:: REQUIRED TASK A ::
In the source extract on hyper-parameter analysis, what may happen to candidate HPCs that are not classified as suitable for future iterations?

:: SOURCE EXTRACT ::
========================================================================

The first recommended HPC RHPC-A may then be included in a collection of candidate HPCs to be analyzed for a second task of the plurality of related tasks in various embodiments. The other members of the candidate HPC collection may, for example, be selected using randomized selection techniques from the hyper-parameter search space of the second task, or using a deterministic selection technique. In some cases, a client on whose behalf the HPC analysis is conducted may provide an indication of the algorithm to be used to select at least some members of the candidate HPC collection from the search space.
Using the collection of candidate HPCs, a second set of HPC analysis experiments may be conducted for the second task. The second set of experiments may comprises a plurality of analysis iterations. A given iteration may include performing the second task using a first iteration-specific set of HPCs, HPCs-iter_i (where the notation “iter_i” stands for “iiteration”). HPCs-iter_i may include (a) RHPC-A and (b) one or more other members of the collection of candidates. Respective rankings may be assigned in various embodiments to individual members of HPCs-iter_i based at least in part on respective result metrics (e.g., loss function values in the case of certain types of machine learning training tasks) obtained by performing the second task with each of the HPCs.
One or more HPCs from HPCs-iter_i may be classified or designated as suitable-for-future-iterations in various embodiments, based at least in part on a comparison of (a) respective rankings assigned to those one or more HPCs and (b) a ranking assigned to RHPC-A. In effect, at least some HPCs may be designated as suitable or preferred for future iterations if they perform as well as or better than RHPC-A did in the current iteration. HPCs which do not meet this criterion and are thus implicitly classified as unsuitable for future iterations may be pruned or rejected as candidates for subsequent iterations, thereby potentially saving resources which might otherwise have been spent on trying HPCs that are not likely to perform well. Starting with HPCs-iter_i, a second iteration-specific set of HPCs for a subsequent analysis iteration (e.g., (e.g., HPCs-iter_i+1 for the (i+1)iteration) of the plurality of analysis iterations may be generated, e.g., by pruning one or more HPCs (which are not classified as preferred for future iterations) from HPCs-iter_i in at least some embodiments. The next iteration may then be conducted using this pruned set of HPCs.
The results (e.g., loss function values) achieved from each of the tested HPCs in each of the iterations may be retained, and a recommended HPC for the second task may be selected based on those results (e.g., the particular HPC which performed the best among all the tested HPCs may be selected as the recommended HPC). In various embodiments, an indication of the first recommended HPC and/or the corresponding results achieved for the first task using the recommended HPC may be stored.

========================================================================

:: LISTING ::
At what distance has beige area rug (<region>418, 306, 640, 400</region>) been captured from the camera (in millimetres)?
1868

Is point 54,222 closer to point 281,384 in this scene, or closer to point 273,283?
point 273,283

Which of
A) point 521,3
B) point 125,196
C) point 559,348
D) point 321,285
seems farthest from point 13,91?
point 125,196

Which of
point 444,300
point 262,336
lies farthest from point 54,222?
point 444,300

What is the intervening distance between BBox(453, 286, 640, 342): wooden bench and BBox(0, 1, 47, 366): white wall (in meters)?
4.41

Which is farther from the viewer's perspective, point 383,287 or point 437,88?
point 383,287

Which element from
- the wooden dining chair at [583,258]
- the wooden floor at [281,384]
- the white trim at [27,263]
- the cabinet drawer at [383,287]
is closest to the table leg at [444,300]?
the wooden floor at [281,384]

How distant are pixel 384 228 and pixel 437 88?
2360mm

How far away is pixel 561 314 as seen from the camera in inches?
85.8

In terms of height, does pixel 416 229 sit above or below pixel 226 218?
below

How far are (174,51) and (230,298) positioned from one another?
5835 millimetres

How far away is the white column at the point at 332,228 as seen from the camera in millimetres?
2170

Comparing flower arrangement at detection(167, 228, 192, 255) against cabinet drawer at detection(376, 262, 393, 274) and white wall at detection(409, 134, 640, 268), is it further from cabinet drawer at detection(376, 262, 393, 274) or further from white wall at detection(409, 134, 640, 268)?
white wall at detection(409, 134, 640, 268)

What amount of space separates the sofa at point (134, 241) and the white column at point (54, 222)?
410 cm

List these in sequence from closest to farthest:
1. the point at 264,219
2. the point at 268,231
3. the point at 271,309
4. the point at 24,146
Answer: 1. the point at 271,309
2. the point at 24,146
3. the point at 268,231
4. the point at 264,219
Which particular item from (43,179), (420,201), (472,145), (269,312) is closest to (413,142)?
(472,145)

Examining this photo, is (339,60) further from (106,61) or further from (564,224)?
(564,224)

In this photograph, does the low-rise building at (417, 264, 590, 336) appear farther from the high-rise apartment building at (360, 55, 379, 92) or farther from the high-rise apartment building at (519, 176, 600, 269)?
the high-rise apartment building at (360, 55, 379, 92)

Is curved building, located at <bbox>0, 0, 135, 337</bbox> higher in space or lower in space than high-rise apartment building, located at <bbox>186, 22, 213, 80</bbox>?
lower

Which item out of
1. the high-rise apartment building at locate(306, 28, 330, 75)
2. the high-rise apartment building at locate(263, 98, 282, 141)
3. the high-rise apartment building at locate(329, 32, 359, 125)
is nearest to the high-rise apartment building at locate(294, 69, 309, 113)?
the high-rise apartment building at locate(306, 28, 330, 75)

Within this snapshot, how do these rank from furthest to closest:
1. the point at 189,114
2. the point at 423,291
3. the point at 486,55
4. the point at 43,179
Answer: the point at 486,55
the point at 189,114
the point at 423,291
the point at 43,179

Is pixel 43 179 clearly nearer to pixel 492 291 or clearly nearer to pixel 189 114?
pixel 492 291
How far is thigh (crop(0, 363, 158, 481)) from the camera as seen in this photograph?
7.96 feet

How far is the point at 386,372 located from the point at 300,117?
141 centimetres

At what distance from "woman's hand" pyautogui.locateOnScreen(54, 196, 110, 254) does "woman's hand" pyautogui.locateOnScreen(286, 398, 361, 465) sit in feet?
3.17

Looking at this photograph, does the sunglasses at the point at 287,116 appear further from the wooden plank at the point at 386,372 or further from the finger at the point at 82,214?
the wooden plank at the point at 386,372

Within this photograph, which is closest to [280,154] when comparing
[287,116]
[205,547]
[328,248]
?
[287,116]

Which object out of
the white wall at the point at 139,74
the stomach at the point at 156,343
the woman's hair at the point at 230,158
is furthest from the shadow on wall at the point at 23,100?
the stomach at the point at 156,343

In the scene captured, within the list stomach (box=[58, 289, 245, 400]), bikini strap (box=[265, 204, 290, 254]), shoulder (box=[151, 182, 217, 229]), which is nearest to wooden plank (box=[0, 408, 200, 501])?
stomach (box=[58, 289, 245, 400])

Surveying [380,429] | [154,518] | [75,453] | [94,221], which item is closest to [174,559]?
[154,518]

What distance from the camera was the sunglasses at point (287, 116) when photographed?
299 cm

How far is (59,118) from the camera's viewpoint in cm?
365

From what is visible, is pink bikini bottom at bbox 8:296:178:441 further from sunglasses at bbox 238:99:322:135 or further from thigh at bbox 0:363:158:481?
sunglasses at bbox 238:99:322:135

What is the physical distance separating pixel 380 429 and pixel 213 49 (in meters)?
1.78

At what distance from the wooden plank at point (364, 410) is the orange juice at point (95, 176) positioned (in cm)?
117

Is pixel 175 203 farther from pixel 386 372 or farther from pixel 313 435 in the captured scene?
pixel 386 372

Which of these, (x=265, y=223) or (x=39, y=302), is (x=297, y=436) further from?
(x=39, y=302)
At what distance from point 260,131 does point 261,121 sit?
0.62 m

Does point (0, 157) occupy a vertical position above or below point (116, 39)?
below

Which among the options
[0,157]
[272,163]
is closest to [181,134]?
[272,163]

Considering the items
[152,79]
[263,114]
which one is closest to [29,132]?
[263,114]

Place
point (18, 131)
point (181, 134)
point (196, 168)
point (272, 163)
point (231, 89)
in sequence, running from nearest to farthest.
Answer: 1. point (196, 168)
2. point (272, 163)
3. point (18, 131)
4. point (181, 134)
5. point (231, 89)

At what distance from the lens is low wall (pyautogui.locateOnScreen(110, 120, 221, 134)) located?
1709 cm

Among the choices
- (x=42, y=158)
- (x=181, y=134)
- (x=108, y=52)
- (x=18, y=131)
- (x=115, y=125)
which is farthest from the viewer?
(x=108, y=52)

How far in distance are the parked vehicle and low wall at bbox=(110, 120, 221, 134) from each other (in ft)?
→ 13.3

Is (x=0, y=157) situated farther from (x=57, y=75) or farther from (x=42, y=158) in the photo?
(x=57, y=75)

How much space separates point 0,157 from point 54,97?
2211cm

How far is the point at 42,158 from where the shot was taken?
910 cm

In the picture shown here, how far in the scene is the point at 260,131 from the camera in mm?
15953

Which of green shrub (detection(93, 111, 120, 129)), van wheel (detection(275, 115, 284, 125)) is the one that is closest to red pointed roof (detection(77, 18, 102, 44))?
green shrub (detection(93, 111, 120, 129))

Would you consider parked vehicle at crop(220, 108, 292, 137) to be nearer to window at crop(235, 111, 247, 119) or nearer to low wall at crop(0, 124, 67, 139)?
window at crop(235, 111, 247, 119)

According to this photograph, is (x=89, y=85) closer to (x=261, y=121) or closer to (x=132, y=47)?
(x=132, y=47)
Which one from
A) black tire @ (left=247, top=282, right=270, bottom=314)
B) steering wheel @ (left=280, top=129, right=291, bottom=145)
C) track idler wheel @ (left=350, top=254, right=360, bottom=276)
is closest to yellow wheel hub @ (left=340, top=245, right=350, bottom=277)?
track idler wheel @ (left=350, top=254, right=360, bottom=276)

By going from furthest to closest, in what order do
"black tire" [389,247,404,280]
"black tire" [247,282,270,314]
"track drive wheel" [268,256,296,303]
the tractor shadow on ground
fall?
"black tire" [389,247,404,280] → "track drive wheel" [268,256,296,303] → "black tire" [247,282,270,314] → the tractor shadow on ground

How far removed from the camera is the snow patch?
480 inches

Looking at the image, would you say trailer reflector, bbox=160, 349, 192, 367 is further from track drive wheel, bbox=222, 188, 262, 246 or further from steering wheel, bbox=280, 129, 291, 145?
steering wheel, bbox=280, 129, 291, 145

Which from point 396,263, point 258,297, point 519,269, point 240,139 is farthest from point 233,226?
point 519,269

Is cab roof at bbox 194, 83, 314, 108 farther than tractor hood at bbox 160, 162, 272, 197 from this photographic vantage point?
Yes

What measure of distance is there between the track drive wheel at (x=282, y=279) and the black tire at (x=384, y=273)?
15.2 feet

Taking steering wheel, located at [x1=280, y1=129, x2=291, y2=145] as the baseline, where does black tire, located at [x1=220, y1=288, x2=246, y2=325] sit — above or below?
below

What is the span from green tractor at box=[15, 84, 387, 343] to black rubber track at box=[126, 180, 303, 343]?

========================================================================

:: REQUIRED TASK B ::
Rewrite the records from the line holding "Is cab roof" through the end of the records, inclusive, as a numbered list with blank lines omitted.

:: OUTPUT A ::
They may be pruned or rejected as candidates for subsequent iterations.

:: OUTPUT B ::
1. Is cab roof at bbox 194, 83, 314, 108 farther than tractor hood at bbox 160, 162, 272, 197 from this photographic vantage point?
2. Yes
3. What measure of distance is there between the track drive wheel at (x=282, y=279) and the black tire at (x=384, y=273)?
4. 15.2 feet
5. Taking steering wheel, located at [x1=280, y1=129, x2=291, y2=145] as the baseline, where does black tire, located at [x1=220, y1=288, x2=246, y2=325] sit — above or below?
6. below
7. What is the span from green tractor at box=[15, 84, 387, 343] to black rubber track at box=[126, 180, 303, 343]?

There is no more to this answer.